Em contraponto ao desaparecimento das políticas públicas de cultura floresce a sua mercantilização
Há 22 anos, novo milénio a começar, e Mário Barradas finalizava assim um texto escrito para o livro dos 25 anos do Centro Dramático de Évora: «O Teatro, a Arte. Num país europeu em que, um dia, a percentagem do orçamento do Estado para a Cultura, não seja mais o irrisório 0,6% actual.»
22 anos mais de política de direita e estamos quatro furos abaixo (as décimas ficam contentes, incham de vaidade se lhes chamamos furos, principalmente quando ficam duas sozinhas, acompanhadas apenas por um zero à esquerda).
É neste contexto decimal, a fazer as contas da miséria, que se assinala o Dia Mundial do Teatro (27 de Março). Um contexto que a resposta do actual Governo PS à epidemia veio agravar ainda mais, colocando muitos milhares de trabalhadores da cultura numa situação calamitosa, sem trabalho, sem salário, sem habitação, ficando ainda mais sublinhado o carácter precário, altamente descartável, dos seus vínculos laborais. Uma situação a que o actual Governo não responde nem com as medidas de fundo necessárias há décadas, nem com as verdadeiras medidas de emergência que a situação epidémica exige.
Acumulam-se os problemas estruturais: a inexistência de perspectiva em relação à edificação de um Serviço Público de Cultura, a começar por um financiamento que o possibilite; a destruição de inúmeros projectos de dinamização e criação artística e cultural nas últimas décadas a que devemos somar aqueles que não tiveram sequer possibilidade de nascer; a constante pressão burocrática e o desinvestimento galopante que paira sobre aqueles que resistem; um programa de Apoio às Artes que todos os anos exclui de financiamento candidaturas consideradas válidas e elegíveis pelos próprios júris dos concursos; a total ausência de uma política de apoio ao Movimento Associativo e Popular e ao papel que este assume, em condições cada vez mais difíceis, de grandioso espaço onde milhares de amadores criam e fruem as artes e a cultura.
Luta pela Cultura
Em contraponto ao desaparecimento das políticas públicas de cultura floresce a mercantilização da cultura na sua lógica de lucro e hegemonia cultural, assente na produção de conteúdos massificados e altamente controlados a partir dos centros de comando do grande capital, em fluxo constante através de múltiplas plataformas, numa falsa diversidade, para consumo passivo, impondo explícita ou implicitamente uma ideia do mundo e da sociedade favorável à aceitação do capitalismo como sistema final da humanidade.

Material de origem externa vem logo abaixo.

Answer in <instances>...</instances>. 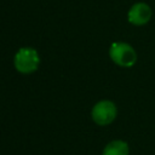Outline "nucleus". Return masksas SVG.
<instances>
[{"mask_svg": "<svg viewBox=\"0 0 155 155\" xmlns=\"http://www.w3.org/2000/svg\"><path fill=\"white\" fill-rule=\"evenodd\" d=\"M13 64L17 71L22 74H31L36 71L40 65L39 53L33 47H22L16 52Z\"/></svg>", "mask_w": 155, "mask_h": 155, "instance_id": "nucleus-1", "label": "nucleus"}, {"mask_svg": "<svg viewBox=\"0 0 155 155\" xmlns=\"http://www.w3.org/2000/svg\"><path fill=\"white\" fill-rule=\"evenodd\" d=\"M109 56L116 65L124 68H130L134 65L137 61V53L134 48L127 42H122V41H116L111 44L109 48Z\"/></svg>", "mask_w": 155, "mask_h": 155, "instance_id": "nucleus-2", "label": "nucleus"}, {"mask_svg": "<svg viewBox=\"0 0 155 155\" xmlns=\"http://www.w3.org/2000/svg\"><path fill=\"white\" fill-rule=\"evenodd\" d=\"M116 114H117L116 105L111 101H108V99L97 102L93 105L92 111H91L92 120L99 126H105V125L111 124L115 120Z\"/></svg>", "mask_w": 155, "mask_h": 155, "instance_id": "nucleus-3", "label": "nucleus"}, {"mask_svg": "<svg viewBox=\"0 0 155 155\" xmlns=\"http://www.w3.org/2000/svg\"><path fill=\"white\" fill-rule=\"evenodd\" d=\"M151 18V8L145 2H136L128 10L127 19L133 25H144Z\"/></svg>", "mask_w": 155, "mask_h": 155, "instance_id": "nucleus-4", "label": "nucleus"}, {"mask_svg": "<svg viewBox=\"0 0 155 155\" xmlns=\"http://www.w3.org/2000/svg\"><path fill=\"white\" fill-rule=\"evenodd\" d=\"M130 148L128 144L124 140L116 139L108 143L102 153V155H128Z\"/></svg>", "mask_w": 155, "mask_h": 155, "instance_id": "nucleus-5", "label": "nucleus"}]
</instances>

No entanto, como sabemos, a história não acaba aqui, as contradições avolumam-se, abrindo grandes potencialidades à resistência organizada.
A luta pela cultura, pela democratização do acesso às ferramentas da sua criação, fruição e promoção, pelo 1% para a cultura, pelo Serviço Público de Cultura, pelo direito dos trabalhadores da cultura a terem vínculos efectivos, são também aspectos da liberdade de criação e da batalha pelo conteúdo, que quando adquire um carácter emancipador e libertador contribui fortemente para a transformação do mundo.
Nota final: Duas décimas e um zero à esquerda entram num teatro e...
Este bem poderia ser o mote de um texto teatral para três personagens: PSD e CDS (uma décima para cada um) e PS (o zero à esquerda, naturalmente).